Somewhere over the Thames, the vultures have begun to circle. With prices down as much as 50% in the past 18 months, London's offices look like a bargain to some investors.
No one has swooped in yet, but foreign investors have started looking at smaller, high-quality buildings in the tony West End.
Assuming these signs of life do lead to sales, it would be good news not just for London but for the New York office market, which has generally followed London's office market lead in the past two years.
In the first half of 2007, London had the strongest office market on the planet. Demand was so high that the average capitalization rate — the initial yield to buyers based on the purchase price — fell below the cost of money, reports Mat Oakley, head of commercial research at Savills property consultants in London. In January 2007, yields were only 3.5% in the tony West End, and about 4.5% in the City, London's financial center, against an interest rate of 5.25%.
That summer prices began to fall in London, and by October 2007 cap rates began to rise.
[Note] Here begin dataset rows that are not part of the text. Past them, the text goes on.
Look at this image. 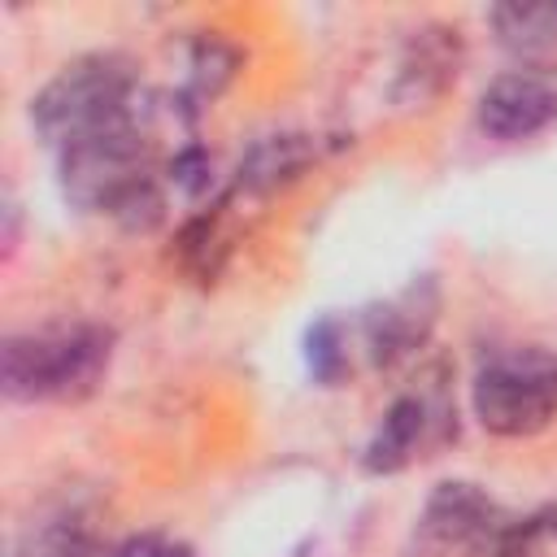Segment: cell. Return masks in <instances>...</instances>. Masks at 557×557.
Instances as JSON below:
<instances>
[{
  "mask_svg": "<svg viewBox=\"0 0 557 557\" xmlns=\"http://www.w3.org/2000/svg\"><path fill=\"white\" fill-rule=\"evenodd\" d=\"M113 361V331L100 322H57L9 335L0 348V383L9 400H83Z\"/></svg>",
  "mask_w": 557,
  "mask_h": 557,
  "instance_id": "7a4b0ae2",
  "label": "cell"
},
{
  "mask_svg": "<svg viewBox=\"0 0 557 557\" xmlns=\"http://www.w3.org/2000/svg\"><path fill=\"white\" fill-rule=\"evenodd\" d=\"M453 435V413L444 400L435 396H400L383 422L374 426L370 444H366V470L370 474H396L405 466H413L418 457H426L431 448H440Z\"/></svg>",
  "mask_w": 557,
  "mask_h": 557,
  "instance_id": "8992f818",
  "label": "cell"
},
{
  "mask_svg": "<svg viewBox=\"0 0 557 557\" xmlns=\"http://www.w3.org/2000/svg\"><path fill=\"white\" fill-rule=\"evenodd\" d=\"M61 187L78 209L104 213L122 226L144 231L161 218L157 165L139 122L61 152Z\"/></svg>",
  "mask_w": 557,
  "mask_h": 557,
  "instance_id": "3957f363",
  "label": "cell"
},
{
  "mask_svg": "<svg viewBox=\"0 0 557 557\" xmlns=\"http://www.w3.org/2000/svg\"><path fill=\"white\" fill-rule=\"evenodd\" d=\"M492 26L500 48L522 57V65L557 48V4H500L492 9Z\"/></svg>",
  "mask_w": 557,
  "mask_h": 557,
  "instance_id": "ba28073f",
  "label": "cell"
},
{
  "mask_svg": "<svg viewBox=\"0 0 557 557\" xmlns=\"http://www.w3.org/2000/svg\"><path fill=\"white\" fill-rule=\"evenodd\" d=\"M474 117H479V131L500 144H518L548 131L557 122V70L548 65L505 70L483 87Z\"/></svg>",
  "mask_w": 557,
  "mask_h": 557,
  "instance_id": "5b68a950",
  "label": "cell"
},
{
  "mask_svg": "<svg viewBox=\"0 0 557 557\" xmlns=\"http://www.w3.org/2000/svg\"><path fill=\"white\" fill-rule=\"evenodd\" d=\"M109 557H196L191 544L174 540V535H161V531H144V535H131L122 540Z\"/></svg>",
  "mask_w": 557,
  "mask_h": 557,
  "instance_id": "30bf717a",
  "label": "cell"
},
{
  "mask_svg": "<svg viewBox=\"0 0 557 557\" xmlns=\"http://www.w3.org/2000/svg\"><path fill=\"white\" fill-rule=\"evenodd\" d=\"M540 531H548V535H557V505H553V509H548V513L540 518Z\"/></svg>",
  "mask_w": 557,
  "mask_h": 557,
  "instance_id": "8fae6325",
  "label": "cell"
},
{
  "mask_svg": "<svg viewBox=\"0 0 557 557\" xmlns=\"http://www.w3.org/2000/svg\"><path fill=\"white\" fill-rule=\"evenodd\" d=\"M96 531L78 509H61L57 518L39 522L35 535L26 540V548H17L13 557H96Z\"/></svg>",
  "mask_w": 557,
  "mask_h": 557,
  "instance_id": "9c48e42d",
  "label": "cell"
},
{
  "mask_svg": "<svg viewBox=\"0 0 557 557\" xmlns=\"http://www.w3.org/2000/svg\"><path fill=\"white\" fill-rule=\"evenodd\" d=\"M139 83L126 57L117 52H91L57 70V78L35 96L30 122L48 148L70 152L87 139H100L109 131L135 126Z\"/></svg>",
  "mask_w": 557,
  "mask_h": 557,
  "instance_id": "6da1fadb",
  "label": "cell"
},
{
  "mask_svg": "<svg viewBox=\"0 0 557 557\" xmlns=\"http://www.w3.org/2000/svg\"><path fill=\"white\" fill-rule=\"evenodd\" d=\"M470 405L479 426L500 440L540 435L557 418V352L544 344L492 352L474 370Z\"/></svg>",
  "mask_w": 557,
  "mask_h": 557,
  "instance_id": "277c9868",
  "label": "cell"
},
{
  "mask_svg": "<svg viewBox=\"0 0 557 557\" xmlns=\"http://www.w3.org/2000/svg\"><path fill=\"white\" fill-rule=\"evenodd\" d=\"M431 318H435L431 287H409V292H400L396 300H387L383 309L366 313V318H361V344H366L370 361H374V366H387V361H396L400 352L418 348L422 335L431 331Z\"/></svg>",
  "mask_w": 557,
  "mask_h": 557,
  "instance_id": "52a82bcc",
  "label": "cell"
}]
</instances>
About six months later, cap rates in Midtown Manhattan also turned upward, reports Real Capital Analytics.
Even before the credit crunch hit, a local price bubble had begun to pop, Oakley says. The credit crunch aggravated that pressure, raising the cost of capital, pushing down transactions, and sending cap rates flying.
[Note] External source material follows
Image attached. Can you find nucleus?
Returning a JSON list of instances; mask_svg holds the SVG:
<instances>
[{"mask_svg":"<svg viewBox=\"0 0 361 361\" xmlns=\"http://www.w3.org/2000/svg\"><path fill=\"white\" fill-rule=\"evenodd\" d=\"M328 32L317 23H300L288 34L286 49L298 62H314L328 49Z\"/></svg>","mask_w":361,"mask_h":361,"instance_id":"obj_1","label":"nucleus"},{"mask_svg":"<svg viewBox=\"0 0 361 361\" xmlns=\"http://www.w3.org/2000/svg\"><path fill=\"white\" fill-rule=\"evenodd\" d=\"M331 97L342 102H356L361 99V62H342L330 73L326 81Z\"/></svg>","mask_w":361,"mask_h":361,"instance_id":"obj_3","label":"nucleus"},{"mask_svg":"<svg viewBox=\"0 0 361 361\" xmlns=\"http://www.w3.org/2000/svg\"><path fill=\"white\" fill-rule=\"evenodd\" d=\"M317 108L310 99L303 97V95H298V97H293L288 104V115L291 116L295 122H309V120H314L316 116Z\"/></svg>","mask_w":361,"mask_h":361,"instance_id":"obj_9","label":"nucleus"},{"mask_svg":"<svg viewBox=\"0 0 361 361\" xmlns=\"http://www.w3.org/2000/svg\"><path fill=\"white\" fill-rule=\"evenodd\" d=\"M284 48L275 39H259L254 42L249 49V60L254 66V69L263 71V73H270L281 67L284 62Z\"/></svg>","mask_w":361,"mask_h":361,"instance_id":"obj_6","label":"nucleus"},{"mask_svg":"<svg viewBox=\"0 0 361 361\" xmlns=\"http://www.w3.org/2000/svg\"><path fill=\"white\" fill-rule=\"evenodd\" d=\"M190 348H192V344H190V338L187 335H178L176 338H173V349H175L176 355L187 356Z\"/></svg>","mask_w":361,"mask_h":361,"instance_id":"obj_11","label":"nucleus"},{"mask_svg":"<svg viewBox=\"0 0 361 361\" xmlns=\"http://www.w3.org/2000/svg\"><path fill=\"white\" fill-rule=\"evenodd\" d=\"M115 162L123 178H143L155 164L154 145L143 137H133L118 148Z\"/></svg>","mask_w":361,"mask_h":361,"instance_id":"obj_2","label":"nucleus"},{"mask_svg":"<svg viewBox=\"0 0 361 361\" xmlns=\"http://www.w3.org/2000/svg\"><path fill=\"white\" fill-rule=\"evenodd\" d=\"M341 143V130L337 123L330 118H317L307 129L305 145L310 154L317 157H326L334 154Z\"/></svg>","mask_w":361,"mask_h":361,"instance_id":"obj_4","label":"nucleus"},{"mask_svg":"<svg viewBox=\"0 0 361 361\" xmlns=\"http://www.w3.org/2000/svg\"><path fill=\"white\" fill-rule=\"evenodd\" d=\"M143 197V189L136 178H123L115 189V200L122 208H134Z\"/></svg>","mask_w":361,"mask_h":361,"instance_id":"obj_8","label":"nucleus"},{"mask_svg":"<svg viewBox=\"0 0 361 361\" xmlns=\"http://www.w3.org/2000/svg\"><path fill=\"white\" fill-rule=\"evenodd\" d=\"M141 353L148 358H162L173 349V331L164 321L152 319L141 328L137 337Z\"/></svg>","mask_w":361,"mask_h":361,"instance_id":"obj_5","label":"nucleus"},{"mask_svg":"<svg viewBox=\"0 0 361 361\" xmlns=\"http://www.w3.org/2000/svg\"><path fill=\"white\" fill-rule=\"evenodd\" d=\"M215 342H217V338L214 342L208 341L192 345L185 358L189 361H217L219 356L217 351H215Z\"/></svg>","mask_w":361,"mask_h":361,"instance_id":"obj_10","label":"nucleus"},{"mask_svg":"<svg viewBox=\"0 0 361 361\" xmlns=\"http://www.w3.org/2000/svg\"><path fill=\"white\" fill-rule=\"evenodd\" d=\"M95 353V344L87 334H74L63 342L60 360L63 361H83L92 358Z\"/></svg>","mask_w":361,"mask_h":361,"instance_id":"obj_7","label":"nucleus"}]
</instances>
Currently, London office cap rates range from about 6% in the West End to as high as 7% in the City, says Oakley, and prices have fallen as much as 50%. Meanwhile, Cushman & Wakefield estimates prices in New York are down at least 30% over the same period.
The buyers casing London these days are mostly non-sterling investors, drawn in part by bargains created by the shrinking British pound, Oakley says. A pound is now worth about €1.13, down from €1.33 a year ago. Against the dollar, the decline is even steeper, down from $1.97 to $1.44.
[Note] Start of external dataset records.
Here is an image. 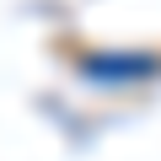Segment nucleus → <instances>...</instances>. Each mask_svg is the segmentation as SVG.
<instances>
[{
	"label": "nucleus",
	"instance_id": "obj_1",
	"mask_svg": "<svg viewBox=\"0 0 161 161\" xmlns=\"http://www.w3.org/2000/svg\"><path fill=\"white\" fill-rule=\"evenodd\" d=\"M156 54H92L86 59V75L92 80H140V75H156Z\"/></svg>",
	"mask_w": 161,
	"mask_h": 161
}]
</instances>
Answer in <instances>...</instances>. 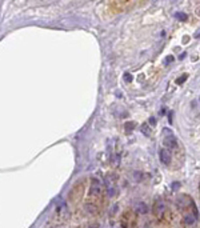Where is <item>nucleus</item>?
I'll return each instance as SVG.
<instances>
[{
	"label": "nucleus",
	"mask_w": 200,
	"mask_h": 228,
	"mask_svg": "<svg viewBox=\"0 0 200 228\" xmlns=\"http://www.w3.org/2000/svg\"><path fill=\"white\" fill-rule=\"evenodd\" d=\"M101 185H100L97 179H92L90 187V192H88V200L85 203V209L91 213H96L97 211V204H99V197L101 196Z\"/></svg>",
	"instance_id": "f257e3e1"
},
{
	"label": "nucleus",
	"mask_w": 200,
	"mask_h": 228,
	"mask_svg": "<svg viewBox=\"0 0 200 228\" xmlns=\"http://www.w3.org/2000/svg\"><path fill=\"white\" fill-rule=\"evenodd\" d=\"M164 211H166V204H164L162 200H157V202L155 203V206H153V213L156 216H160L164 213Z\"/></svg>",
	"instance_id": "7ed1b4c3"
},
{
	"label": "nucleus",
	"mask_w": 200,
	"mask_h": 228,
	"mask_svg": "<svg viewBox=\"0 0 200 228\" xmlns=\"http://www.w3.org/2000/svg\"><path fill=\"white\" fill-rule=\"evenodd\" d=\"M134 127H135V123H132V121H129V123H127V124H125V131H127V132H131V131L134 130Z\"/></svg>",
	"instance_id": "6e6552de"
},
{
	"label": "nucleus",
	"mask_w": 200,
	"mask_h": 228,
	"mask_svg": "<svg viewBox=\"0 0 200 228\" xmlns=\"http://www.w3.org/2000/svg\"><path fill=\"white\" fill-rule=\"evenodd\" d=\"M195 222H196V218H195V216H192V213H188V215L184 216L185 225H194Z\"/></svg>",
	"instance_id": "39448f33"
},
{
	"label": "nucleus",
	"mask_w": 200,
	"mask_h": 228,
	"mask_svg": "<svg viewBox=\"0 0 200 228\" xmlns=\"http://www.w3.org/2000/svg\"><path fill=\"white\" fill-rule=\"evenodd\" d=\"M187 77H188L187 73H185V75H183L181 77H178V79H176V84H181V83H184L185 80H187Z\"/></svg>",
	"instance_id": "1a4fd4ad"
},
{
	"label": "nucleus",
	"mask_w": 200,
	"mask_h": 228,
	"mask_svg": "<svg viewBox=\"0 0 200 228\" xmlns=\"http://www.w3.org/2000/svg\"><path fill=\"white\" fill-rule=\"evenodd\" d=\"M151 124H152V126H155V124H156V120H155V119H151Z\"/></svg>",
	"instance_id": "ddd939ff"
},
{
	"label": "nucleus",
	"mask_w": 200,
	"mask_h": 228,
	"mask_svg": "<svg viewBox=\"0 0 200 228\" xmlns=\"http://www.w3.org/2000/svg\"><path fill=\"white\" fill-rule=\"evenodd\" d=\"M136 212L139 213H147V206L144 204V203H139V204H136Z\"/></svg>",
	"instance_id": "423d86ee"
},
{
	"label": "nucleus",
	"mask_w": 200,
	"mask_h": 228,
	"mask_svg": "<svg viewBox=\"0 0 200 228\" xmlns=\"http://www.w3.org/2000/svg\"><path fill=\"white\" fill-rule=\"evenodd\" d=\"M124 79H125V82H131V80H132V76L129 75V73H125Z\"/></svg>",
	"instance_id": "9b49d317"
},
{
	"label": "nucleus",
	"mask_w": 200,
	"mask_h": 228,
	"mask_svg": "<svg viewBox=\"0 0 200 228\" xmlns=\"http://www.w3.org/2000/svg\"><path fill=\"white\" fill-rule=\"evenodd\" d=\"M163 143H164V146L169 147V148H176V146H178L176 139L173 136H166V137H164V140H163Z\"/></svg>",
	"instance_id": "20e7f679"
},
{
	"label": "nucleus",
	"mask_w": 200,
	"mask_h": 228,
	"mask_svg": "<svg viewBox=\"0 0 200 228\" xmlns=\"http://www.w3.org/2000/svg\"><path fill=\"white\" fill-rule=\"evenodd\" d=\"M159 158H160V162L163 163V164H169L171 163V153L168 152V149L166 148H162L159 151Z\"/></svg>",
	"instance_id": "f03ea898"
},
{
	"label": "nucleus",
	"mask_w": 200,
	"mask_h": 228,
	"mask_svg": "<svg viewBox=\"0 0 200 228\" xmlns=\"http://www.w3.org/2000/svg\"><path fill=\"white\" fill-rule=\"evenodd\" d=\"M169 61H171V63H172V61H173V56H167L166 57V61H164V63H169Z\"/></svg>",
	"instance_id": "f8f14e48"
},
{
	"label": "nucleus",
	"mask_w": 200,
	"mask_h": 228,
	"mask_svg": "<svg viewBox=\"0 0 200 228\" xmlns=\"http://www.w3.org/2000/svg\"><path fill=\"white\" fill-rule=\"evenodd\" d=\"M147 128H148V127H147V124H144V126H143V127H141V131H143V132H144V135H147V136H150V133H151V131H148V130H147Z\"/></svg>",
	"instance_id": "9d476101"
},
{
	"label": "nucleus",
	"mask_w": 200,
	"mask_h": 228,
	"mask_svg": "<svg viewBox=\"0 0 200 228\" xmlns=\"http://www.w3.org/2000/svg\"><path fill=\"white\" fill-rule=\"evenodd\" d=\"M176 17H178L179 20H183V22H185V20L188 19V16L185 15V13H183V12H178V13H176Z\"/></svg>",
	"instance_id": "0eeeda50"
}]
</instances>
Most of the shoppers are either equity-rich, or locked in financing some time ago. German open- and closed-end funds are leading the charge, followed by Middle Easterners, Russians, a few Americans, and a handful of global funds, including major pension funds and insurance companies.
Most have set their sights on the top 20% of the market: dream buildings that sell for less than £50 million (U.S. $70 million), are 100% occupied on 10-year leases, and have rent reviews every five years that can only be adjusted upward, Oakley says.
Bill Page, an analyst for Jones Lang LaSalle, pegs the sweet spot at closer to £10 million (U.S. $14 million). Still, even 10 years of guaranteed rent at a 6% or 7% cap rate isn't enough to get many to buy.
But not even 10 years of guaranteed rent at a 6% or 7% cap rate is enough to close many deals.
Bottom still to come?
What are they waiting for? The chance for even bigger bargains. “There's more to come, but less aggressive and less speedy than we've seen over the last 18 months,” Page predicts.
Page forecasts prime office space won't bottom out until the third or fourth quarter of this year, and secondary space probably not until sometime in 2010.
Cushman & Wakefield estimates that rents for Class-A office in the city fell 20% in 2008. They now stand at £52.50 per sq. ft., roughly U.S. $70, and Cushman expects them to fall another 14% in 2009. In the West End, meanwhile, rents are down 23% and incentives are triple what they were in the downturn 12 years ago.
One rare bright spot is that the overall office vacancy rate is still around 5%, according to brokerage CB Richard Ellis, and should not climb all that much. The credit crunch killed a number of plans for skyscrapers, and there is little new supply in the pipeline.
“Once the investment markets have stabilized,” says Oakley, “the vacancy rates are going to come down quite fast and rents will recover quite fast.”